### Objective
Retype exactly the stretch of lines that begins at the line containing "What is the distance of" and ends at the last line of the data, with no other lines.

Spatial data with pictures
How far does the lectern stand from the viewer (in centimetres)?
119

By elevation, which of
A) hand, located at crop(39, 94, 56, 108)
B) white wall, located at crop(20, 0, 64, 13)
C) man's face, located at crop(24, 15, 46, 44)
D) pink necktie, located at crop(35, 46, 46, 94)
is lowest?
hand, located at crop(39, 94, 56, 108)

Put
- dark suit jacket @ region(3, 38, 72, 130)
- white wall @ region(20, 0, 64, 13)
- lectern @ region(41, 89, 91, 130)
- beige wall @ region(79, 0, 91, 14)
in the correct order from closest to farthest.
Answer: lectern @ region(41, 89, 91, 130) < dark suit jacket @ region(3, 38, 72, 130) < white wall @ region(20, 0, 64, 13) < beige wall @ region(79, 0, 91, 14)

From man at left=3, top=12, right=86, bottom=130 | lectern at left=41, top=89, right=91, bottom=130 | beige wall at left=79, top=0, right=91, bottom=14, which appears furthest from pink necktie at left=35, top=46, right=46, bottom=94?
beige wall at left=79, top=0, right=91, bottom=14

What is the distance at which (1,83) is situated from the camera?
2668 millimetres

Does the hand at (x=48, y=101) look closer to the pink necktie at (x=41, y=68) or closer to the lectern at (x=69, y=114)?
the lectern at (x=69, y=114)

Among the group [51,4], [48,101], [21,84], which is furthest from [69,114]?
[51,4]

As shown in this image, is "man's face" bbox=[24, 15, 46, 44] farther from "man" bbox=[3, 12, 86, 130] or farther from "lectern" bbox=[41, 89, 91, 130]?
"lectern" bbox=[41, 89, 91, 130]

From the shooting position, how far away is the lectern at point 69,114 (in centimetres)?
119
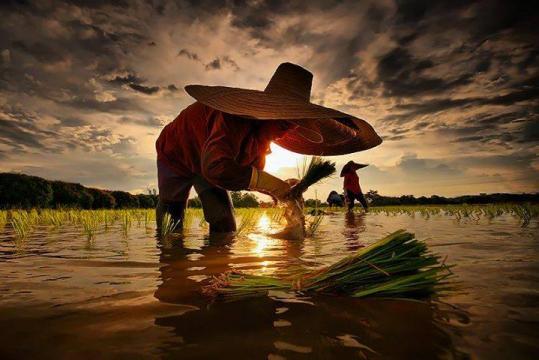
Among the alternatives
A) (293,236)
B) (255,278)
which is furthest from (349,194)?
(255,278)

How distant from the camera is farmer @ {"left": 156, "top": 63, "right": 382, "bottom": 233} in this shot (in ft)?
8.69

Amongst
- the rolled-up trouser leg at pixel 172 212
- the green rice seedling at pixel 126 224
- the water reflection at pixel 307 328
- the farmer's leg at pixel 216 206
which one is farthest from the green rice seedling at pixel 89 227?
the water reflection at pixel 307 328

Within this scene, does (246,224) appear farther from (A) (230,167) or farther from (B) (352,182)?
(B) (352,182)

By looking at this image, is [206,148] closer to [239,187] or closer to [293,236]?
[239,187]

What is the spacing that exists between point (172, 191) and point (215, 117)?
1336 mm

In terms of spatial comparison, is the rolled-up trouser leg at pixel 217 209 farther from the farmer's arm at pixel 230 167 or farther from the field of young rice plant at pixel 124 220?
the farmer's arm at pixel 230 167

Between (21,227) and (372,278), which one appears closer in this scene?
(372,278)

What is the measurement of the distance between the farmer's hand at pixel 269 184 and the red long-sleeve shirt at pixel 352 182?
347 inches

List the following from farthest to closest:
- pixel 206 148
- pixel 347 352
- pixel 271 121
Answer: pixel 271 121 < pixel 206 148 < pixel 347 352

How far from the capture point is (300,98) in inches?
124

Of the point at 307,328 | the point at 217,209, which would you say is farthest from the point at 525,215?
the point at 307,328

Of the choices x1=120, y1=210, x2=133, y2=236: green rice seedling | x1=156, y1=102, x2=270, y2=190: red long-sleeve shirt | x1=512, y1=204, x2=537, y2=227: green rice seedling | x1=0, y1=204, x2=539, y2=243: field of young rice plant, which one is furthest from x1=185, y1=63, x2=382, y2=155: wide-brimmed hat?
x1=512, y1=204, x2=537, y2=227: green rice seedling

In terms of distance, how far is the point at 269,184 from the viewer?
277 cm

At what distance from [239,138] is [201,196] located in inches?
50.5
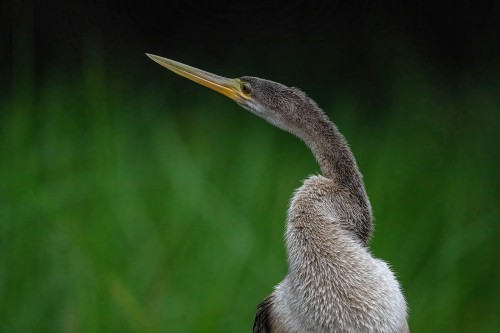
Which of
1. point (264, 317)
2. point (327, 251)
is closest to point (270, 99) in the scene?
point (327, 251)

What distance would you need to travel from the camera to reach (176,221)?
2.93m

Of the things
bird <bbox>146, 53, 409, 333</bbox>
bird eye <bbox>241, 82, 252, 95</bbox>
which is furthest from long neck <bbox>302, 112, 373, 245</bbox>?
bird eye <bbox>241, 82, 252, 95</bbox>

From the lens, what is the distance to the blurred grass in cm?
284

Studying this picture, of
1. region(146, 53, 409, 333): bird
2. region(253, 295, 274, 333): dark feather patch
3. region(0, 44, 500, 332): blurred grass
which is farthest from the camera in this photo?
region(0, 44, 500, 332): blurred grass

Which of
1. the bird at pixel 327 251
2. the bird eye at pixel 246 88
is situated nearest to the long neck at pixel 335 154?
the bird at pixel 327 251

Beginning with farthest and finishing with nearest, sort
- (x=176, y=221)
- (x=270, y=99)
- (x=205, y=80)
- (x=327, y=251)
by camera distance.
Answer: (x=176, y=221)
(x=205, y=80)
(x=270, y=99)
(x=327, y=251)

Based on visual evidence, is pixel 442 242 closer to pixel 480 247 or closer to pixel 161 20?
pixel 480 247

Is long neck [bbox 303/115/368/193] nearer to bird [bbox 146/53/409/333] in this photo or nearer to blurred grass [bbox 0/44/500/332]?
bird [bbox 146/53/409/333]

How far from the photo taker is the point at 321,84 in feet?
10.4

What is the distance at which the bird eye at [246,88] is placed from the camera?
7.16 feet

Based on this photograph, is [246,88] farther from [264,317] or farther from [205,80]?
[264,317]

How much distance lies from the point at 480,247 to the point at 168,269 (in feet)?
2.55

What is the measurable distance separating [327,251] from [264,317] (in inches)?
10.3

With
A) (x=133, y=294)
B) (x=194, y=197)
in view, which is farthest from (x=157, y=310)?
(x=194, y=197)
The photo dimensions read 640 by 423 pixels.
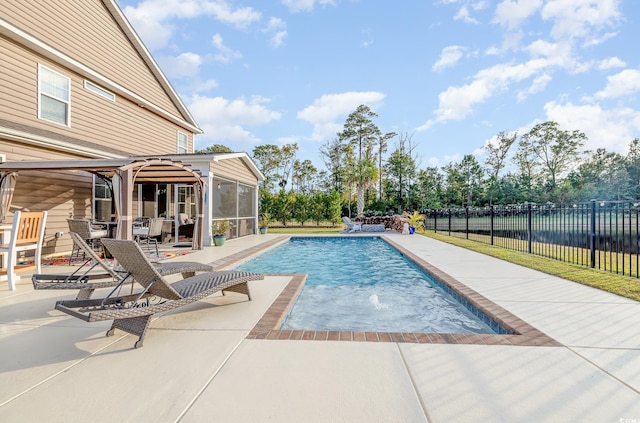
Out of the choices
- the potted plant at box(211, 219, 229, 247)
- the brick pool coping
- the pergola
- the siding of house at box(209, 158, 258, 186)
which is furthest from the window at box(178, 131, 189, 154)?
the brick pool coping

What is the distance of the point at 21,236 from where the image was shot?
17.5 feet

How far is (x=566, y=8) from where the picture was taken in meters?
11.3

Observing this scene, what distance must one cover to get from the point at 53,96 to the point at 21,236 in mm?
5463

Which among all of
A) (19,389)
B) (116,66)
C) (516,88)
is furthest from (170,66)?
(516,88)

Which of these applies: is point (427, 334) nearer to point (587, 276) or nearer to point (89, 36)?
point (587, 276)

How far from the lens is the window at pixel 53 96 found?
8547mm

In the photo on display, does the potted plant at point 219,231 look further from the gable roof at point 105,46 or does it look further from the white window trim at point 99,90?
the gable roof at point 105,46

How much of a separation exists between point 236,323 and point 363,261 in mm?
6056

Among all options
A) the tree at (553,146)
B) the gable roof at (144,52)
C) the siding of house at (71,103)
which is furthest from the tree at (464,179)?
the siding of house at (71,103)

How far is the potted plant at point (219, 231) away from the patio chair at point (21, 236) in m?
5.34

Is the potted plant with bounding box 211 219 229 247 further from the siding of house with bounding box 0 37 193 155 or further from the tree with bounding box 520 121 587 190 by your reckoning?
the tree with bounding box 520 121 587 190

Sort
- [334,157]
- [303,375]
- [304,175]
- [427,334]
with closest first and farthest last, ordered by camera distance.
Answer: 1. [303,375]
2. [427,334]
3. [334,157]
4. [304,175]

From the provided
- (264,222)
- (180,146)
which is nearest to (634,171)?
(264,222)

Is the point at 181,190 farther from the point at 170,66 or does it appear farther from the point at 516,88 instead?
the point at 516,88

### Answer
What is the distance of the point at 21,236 from where the image was shot?
17.5 feet

How far is (x=566, y=8) from where the picture was taken in meters?
11.3

Observing this scene, what distance must one cover to get from the point at 53,96 to the point at 21,236 in mm?
5463

Which among all of
A) (19,389)
B) (116,66)
C) (516,88)
is furthest from (170,66)?
(516,88)

Which of these applies: is point (427, 334) nearer to point (587, 276) or nearer to point (89, 36)?
point (587, 276)

How far from the lens is the window at pixel 53 96 found?
8547mm

In the photo on display, does the potted plant at point 219,231 look further from the gable roof at point 105,46 or does it look further from the white window trim at point 99,90?
the gable roof at point 105,46

How much of a separation exists between point 236,323 and point 363,261 in mm?
6056

Among all options
A) the tree at (553,146)
B) the gable roof at (144,52)
C) the siding of house at (71,103)
which is furthest from the tree at (464,179)?
the siding of house at (71,103)

How far is the potted plant at point (219, 231) away from the patio chair at point (21, 236) in m?
5.34

Is the potted plant with bounding box 211 219 229 247 further from the siding of house with bounding box 0 37 193 155 or further from the tree with bounding box 520 121 587 190 by your reckoning?
the tree with bounding box 520 121 587 190

Sort
- [334,157]
- [303,375]
- [304,175]
- [427,334]
with closest first and farthest last, ordered by camera distance.
Answer: 1. [303,375]
2. [427,334]
3. [334,157]
4. [304,175]

From the provided
- (264,222)
- (180,146)
which is nearest to (634,171)?
(264,222)

Is the point at 181,190 farther from the point at 170,66 or does it appear farther from the point at 516,88 instead?
the point at 516,88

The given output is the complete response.